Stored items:
·····

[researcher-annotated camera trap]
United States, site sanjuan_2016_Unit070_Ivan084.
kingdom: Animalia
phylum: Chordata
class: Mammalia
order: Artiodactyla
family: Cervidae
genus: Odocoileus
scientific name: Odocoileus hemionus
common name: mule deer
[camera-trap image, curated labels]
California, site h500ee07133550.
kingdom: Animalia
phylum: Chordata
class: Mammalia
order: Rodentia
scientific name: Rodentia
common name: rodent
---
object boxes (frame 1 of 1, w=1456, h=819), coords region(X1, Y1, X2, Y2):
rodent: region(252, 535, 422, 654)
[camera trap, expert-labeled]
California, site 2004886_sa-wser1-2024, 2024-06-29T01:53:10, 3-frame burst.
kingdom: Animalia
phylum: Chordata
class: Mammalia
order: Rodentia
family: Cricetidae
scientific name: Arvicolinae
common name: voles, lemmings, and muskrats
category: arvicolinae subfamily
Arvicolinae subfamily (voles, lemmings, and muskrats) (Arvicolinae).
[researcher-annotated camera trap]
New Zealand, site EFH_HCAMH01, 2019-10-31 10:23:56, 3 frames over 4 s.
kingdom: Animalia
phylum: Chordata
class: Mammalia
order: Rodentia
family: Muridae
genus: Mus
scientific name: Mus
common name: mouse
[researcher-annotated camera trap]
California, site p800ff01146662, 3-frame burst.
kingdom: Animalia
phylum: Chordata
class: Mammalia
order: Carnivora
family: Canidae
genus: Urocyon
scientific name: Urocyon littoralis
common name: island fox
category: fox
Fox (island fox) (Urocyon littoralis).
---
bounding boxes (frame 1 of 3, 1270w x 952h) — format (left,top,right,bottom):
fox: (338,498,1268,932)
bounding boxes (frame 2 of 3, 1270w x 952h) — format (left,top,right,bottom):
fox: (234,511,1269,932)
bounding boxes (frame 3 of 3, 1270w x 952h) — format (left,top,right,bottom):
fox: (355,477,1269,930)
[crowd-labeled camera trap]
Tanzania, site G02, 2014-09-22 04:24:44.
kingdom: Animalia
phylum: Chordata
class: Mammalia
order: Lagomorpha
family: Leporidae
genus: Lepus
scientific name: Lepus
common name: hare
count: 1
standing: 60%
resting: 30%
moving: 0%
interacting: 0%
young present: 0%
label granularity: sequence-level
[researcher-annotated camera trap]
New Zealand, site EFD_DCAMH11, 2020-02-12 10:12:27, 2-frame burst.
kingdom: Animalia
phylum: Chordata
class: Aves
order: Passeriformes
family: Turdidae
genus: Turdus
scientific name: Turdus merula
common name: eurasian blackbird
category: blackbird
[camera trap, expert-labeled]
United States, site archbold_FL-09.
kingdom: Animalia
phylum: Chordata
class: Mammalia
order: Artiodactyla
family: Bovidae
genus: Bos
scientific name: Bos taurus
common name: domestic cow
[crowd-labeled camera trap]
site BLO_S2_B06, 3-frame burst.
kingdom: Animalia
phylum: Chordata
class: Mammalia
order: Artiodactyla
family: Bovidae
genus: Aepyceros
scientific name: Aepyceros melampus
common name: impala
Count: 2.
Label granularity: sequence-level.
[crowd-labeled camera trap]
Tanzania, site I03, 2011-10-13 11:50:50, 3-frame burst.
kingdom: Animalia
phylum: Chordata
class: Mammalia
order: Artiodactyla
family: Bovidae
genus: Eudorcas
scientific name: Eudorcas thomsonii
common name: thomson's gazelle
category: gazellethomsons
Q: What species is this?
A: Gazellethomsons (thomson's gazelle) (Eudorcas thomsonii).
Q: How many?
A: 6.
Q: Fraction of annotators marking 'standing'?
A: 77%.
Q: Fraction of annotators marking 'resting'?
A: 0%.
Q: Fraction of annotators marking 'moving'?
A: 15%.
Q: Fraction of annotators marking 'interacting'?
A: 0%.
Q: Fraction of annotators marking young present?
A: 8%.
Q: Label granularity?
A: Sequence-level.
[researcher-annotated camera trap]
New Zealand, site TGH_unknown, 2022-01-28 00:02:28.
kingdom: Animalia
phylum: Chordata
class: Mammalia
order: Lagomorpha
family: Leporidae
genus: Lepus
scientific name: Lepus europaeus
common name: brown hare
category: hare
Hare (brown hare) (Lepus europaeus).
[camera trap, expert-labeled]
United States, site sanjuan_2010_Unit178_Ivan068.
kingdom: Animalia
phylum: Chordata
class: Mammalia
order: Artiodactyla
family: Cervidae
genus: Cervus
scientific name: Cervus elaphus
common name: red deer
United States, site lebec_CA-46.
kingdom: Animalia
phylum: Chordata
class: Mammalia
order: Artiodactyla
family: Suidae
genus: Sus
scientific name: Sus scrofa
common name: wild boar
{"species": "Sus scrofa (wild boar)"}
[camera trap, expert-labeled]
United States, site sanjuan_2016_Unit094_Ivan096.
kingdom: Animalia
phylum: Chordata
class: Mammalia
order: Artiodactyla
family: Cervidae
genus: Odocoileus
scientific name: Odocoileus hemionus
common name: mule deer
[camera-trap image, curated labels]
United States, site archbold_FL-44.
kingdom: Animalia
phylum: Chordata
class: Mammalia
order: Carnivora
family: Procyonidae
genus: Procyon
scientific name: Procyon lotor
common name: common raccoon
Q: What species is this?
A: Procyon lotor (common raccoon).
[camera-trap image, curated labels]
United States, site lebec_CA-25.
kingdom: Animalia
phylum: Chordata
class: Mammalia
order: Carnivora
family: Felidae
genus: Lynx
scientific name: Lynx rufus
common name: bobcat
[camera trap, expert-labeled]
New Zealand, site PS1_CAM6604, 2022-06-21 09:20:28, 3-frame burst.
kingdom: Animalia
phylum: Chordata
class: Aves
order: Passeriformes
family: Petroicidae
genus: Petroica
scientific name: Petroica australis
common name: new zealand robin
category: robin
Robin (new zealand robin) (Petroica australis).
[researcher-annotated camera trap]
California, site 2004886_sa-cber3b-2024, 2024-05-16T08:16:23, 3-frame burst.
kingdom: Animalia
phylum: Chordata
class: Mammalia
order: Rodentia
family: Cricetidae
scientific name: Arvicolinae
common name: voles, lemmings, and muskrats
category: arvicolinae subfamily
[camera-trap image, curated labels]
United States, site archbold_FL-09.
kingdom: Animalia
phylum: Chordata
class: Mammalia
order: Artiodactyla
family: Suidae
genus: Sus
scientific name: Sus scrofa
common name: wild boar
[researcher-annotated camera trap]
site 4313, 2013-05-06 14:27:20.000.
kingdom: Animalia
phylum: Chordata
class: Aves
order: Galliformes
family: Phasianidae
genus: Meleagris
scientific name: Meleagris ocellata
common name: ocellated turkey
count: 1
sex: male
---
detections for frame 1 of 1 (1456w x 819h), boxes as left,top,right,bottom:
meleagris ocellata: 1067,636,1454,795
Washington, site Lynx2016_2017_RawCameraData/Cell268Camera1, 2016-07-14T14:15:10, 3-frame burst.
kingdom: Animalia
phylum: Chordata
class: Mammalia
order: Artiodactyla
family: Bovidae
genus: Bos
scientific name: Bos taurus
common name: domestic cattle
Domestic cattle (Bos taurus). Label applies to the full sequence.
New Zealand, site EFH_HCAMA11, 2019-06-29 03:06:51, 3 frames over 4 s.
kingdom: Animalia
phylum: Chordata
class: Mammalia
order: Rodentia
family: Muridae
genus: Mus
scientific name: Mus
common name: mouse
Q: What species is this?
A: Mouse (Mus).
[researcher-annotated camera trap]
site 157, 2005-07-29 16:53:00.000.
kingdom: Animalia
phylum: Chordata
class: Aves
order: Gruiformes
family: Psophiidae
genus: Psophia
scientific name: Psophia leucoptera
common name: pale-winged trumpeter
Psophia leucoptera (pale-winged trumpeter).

·····

**Assignment:**
All of the records above should be repeated exactly.

**Exercise output:**
[researcher-annotated camera trap]
United States, site sanjuan_2016_Unit070_Ivan084.
kingdom: Animalia
phylum: Chordata
class: Mammalia
order: Artiodactyla
family: Cervidae
genus: Odocoileus
scientific name: Odocoileus hemionus
common name: mule deer
[camera-trap image, curated labels]
California, site h500ee07133550.
kingdom: Animalia
phylum: Chordata
class: Mammalia
order: Rodentia
scientific name: Rodentia
common name: rodent
---
object boxes (frame 1 of 1, w=1456, h=819), coords region(X1, Y1, X2, Y2):
rodent: region(252, 535, 422, 654)
[camera trap, expert-labeled]
California, site 2004886_sa-wser1-2024, 2024-06-29T01:53:10, 3-frame burst.
kingdom: Animalia
phylum: Chordata
class: Mammalia
order: Rodentia
family: Cricetidae
scientific name: Arvicolinae
common name: voles, lemmings, and muskrats
category: arvicolinae subfamily
Arvicolinae subfamily (voles, lemmings, and muskrats) (Arvicolinae).
[researcher-annotated camera trap]
New Zealand, site EFH_HCAMH01, 2019-10-31 10:23:56, 3 frames over 4 s.
kingdom: Animalia
phylum: Chordata
class: Mammalia
order: Rodentia
family: Muridae
genus: Mus
scientific name: Mus
common name: mouse
[researcher-annotated camera trap]
California, site p800ff01146662, 3-frame burst.
kingdom: Animalia
phylum: Chordata
class: Mammalia
order: Carnivora
family: Canidae
genus: Urocyon
scientific name: Urocyon littoralis
common name: island fox
category: fox
Fox (island fox) (Urocyon littoralis).
---
bounding boxes (frame 1 of 3, 1270w x 952h) — format (left,top,right,bottom):
fox: (338,498,1268,932)
bounding boxes (frame 2 of 3, 1270w x 952h) — format (left,top,right,bottom):
fox: (234,511,1269,932)
bounding boxes (frame 3 of 3, 1270w x 952h) — format (left,top,right,bottom):
fox: (355,477,1269,930)
[crowd-labeled camera trap]
Tanzania, site G02, 2014-09-22 04:24:44.
kingdom: Animalia
phylum: Chordata
class: Mammalia
order: Lagomorpha
family: Leporidae
genus: Lepus
scientific name: Lepus
common name: hare
count: 1
standing: 60%
resting: 30%
moving: 0%
interacting: 0%
young present: 0%
label granularity: sequence-level
[researcher-annotated camera trap]
New Zealand, site EFD_DCAMH11, 2020-02-12 10:12:27, 2-frame burst.
kingdom: Animalia
phylum: Chordata
class: Aves
order: Passeriformes
family: Turdidae
genus: Turdus
scientific name: Turdus merula
common name: eurasian blackbird
category: blackbird
[camera trap, expert-labeled]
United States, site archbold_FL-09.
kingdom: Animalia
phylum: Chordata
class: Mammalia
order: Artiodactyla
family: Bovidae
genus: Bos
scientific name: Bos taurus
common name: domestic cow
[crowd-labeled camera trap]
site BLO_S2_B06, 3-frame burst.
kingdom: Animalia
phylum: Chordata
class: Mammalia
order: Artiodactyla
family: Bovidae
genus: Aepyceros
scientific name: Aepyceros melampus
common name: impala
Count: 2.
Label granularity: sequence-level.
[crowd-labeled camera trap]
Tanzania, site I03, 2011-10-13 11:50:50, 3-frame burst.
kingdom: Animalia
phylum: Chordata
class: Mammalia
order: Artiodactyla
family: Bovidae
genus: Eudorcas
scientific name: Eudorcas thomsonii
common name: thomson's gazelle
category: gazellethomsons
Q: What species is this?
A: Gazellethomsons (thomson's gazelle) (Eudorcas thomsonii).
Q: How many?
A: 6.
Q: Fraction of annotators marking 'standing'?
A: 77%.
Q: Fraction of annotators marking 'resting'?
A: 0%.
Q: Fraction of annotators marking 'moving'?
A: 15%.
Q: Fraction of annotators marking 'interacting'?
A: 0%.
Q: Fraction of annotators marking young present?
A: 8%.
Q: Label granularity?
A: Sequence-level.
[researcher-annotated camera trap]
New Zealand, site TGH_unknown, 2022-01-28 00:02:28.
kingdom: Animalia
phylum: Chordata
class: Mammalia
order: Lagomorpha
family: Leporidae
genus: Lepus
scientific name: Lepus europaeus
common name: brown hare
category: hare
Hare (brown hare) (Lepus europaeus).
[camera trap, expert-labeled]
United States, site sanjuan_2010_Unit178_Ivan068.
kingdom: Animalia
phylum: Chordata
class: Mammalia
order: Artiodactyla
family: Cervidae
genus: Cervus
scientific name: Cervus elaphus
common name: red deer
United States, site lebec_CA-46.
kingdom: Animalia
phylum: Chordata
class: Mammalia
order: Artiodactyla
family: Suidae
genus: Sus
scientific name: Sus scrofa
common name: wild boar
{"species": "Sus scrofa (wild boar)"}
[camera trap, expert-labeled]
United States, site sanjuan_2016_Unit094_Ivan096.
kingdom: Animalia
phylum: Chordata
class: Mammalia
order: Artiodactyla
family: Cervidae
genus: Odocoileus
scientific name: Odocoileus hemionus
common name: mule deer
[camera-trap image, curated labels]
United States, site archbold_FL-44.
kingdom: Animalia
phylum: Chordata
class: Mammalia
order: Carnivora
family: Procyonidae
genus: Procyon
scientific name: Procyon lotor
common name: common raccoon
Q: What species is this?
A: Procyon lotor (common raccoon).
[camera-trap image, curated labels]
United States, site lebec_CA-25.
kingdom: Animalia
phylum: Chordata
class: Mammalia
order: Carnivora
family: Felidae
genus: Lynx
scientific name: Lynx rufus
common name: bobcat
[camera trap, expert-labeled]
New Zealand, site PS1_CAM6604, 2022-06-21 09:20:28, 3-frame burst.
kingdom: Animalia
phylum: Chordata
class: Aves
order: Passeriformes
family: Petroicidae
genus: Petroica
scientific name: Petroica australis
common name: new zealand robin
category: robin
Robin (new zealand robin) (Petroica australis).
[researcher-annotated camera trap]
California, site 2004886_sa-cber3b-2024, 2024-05-16T08:16:23, 3-frame burst.
kingdom: Animalia
phylum: Chordata
class: Mammalia
order: Rodentia
family: Cricetidae
scientific name: Arvicolinae
common name: voles, lemmings, and muskrats
category: arvicolinae subfamily
[camera-trap image, curated labels]
United States, site archbold_FL-09.
kingdom: Animalia
phylum: Chordata
class: Mammalia
order: Artiodactyla
family: Suidae
genus: Sus
scientific name: Sus scrofa
common name: wild boar
[researcher-annotated camera trap]
site 4313, 2013-05-06 14:27:20.000.
kingdom: Animalia
phylum: Chordata
class: Aves
order: Galliformes
family: Phasianidae
genus: Meleagris
scientific name: Meleagris ocellata
common name: ocellated turkey
count: 1
sex: male
---
detections for frame 1 of 1 (1456w x 819h), boxes as left,top,right,bottom:
meleagris ocellata: 1067,636,1454,795
Washington, site Lynx2016_2017_RawCameraData/Cell268Camera1, 2016-07-14T14:15:10, 3-frame burst.
kingdom: Animalia
phylum: Chordata
class: Mammalia
order: Artiodactyla
family: Bovidae
genus: Bos
scientific name: Bos taurus
common name: domestic cattle
Domestic cattle (Bos taurus). Label applies to the full sequence.
New Zealand, site EFH_HCAMA11, 2019-06-29 03:06:51, 3 frames over 4 s.
kingdom: Animalia
phylum: Chordata
class: Mammalia
order: Rodentia
family: Muridae
genus: Mus
scientific name: Mus
common name: mouse
Q: What species is this?
A: Mouse (Mus).
[researcher-annotated camera trap]
site 157, 2005-07-29 16:53:00.000.
kingdom: Animalia
phylum: Chordata
class: Aves
order: Gruiformes
family: Psophiidae
genus: Psophia
scientific name: Psophia leucoptera
common name: pale-winged trumpeter
Psophia leucoptera (pale-winged trumpeter).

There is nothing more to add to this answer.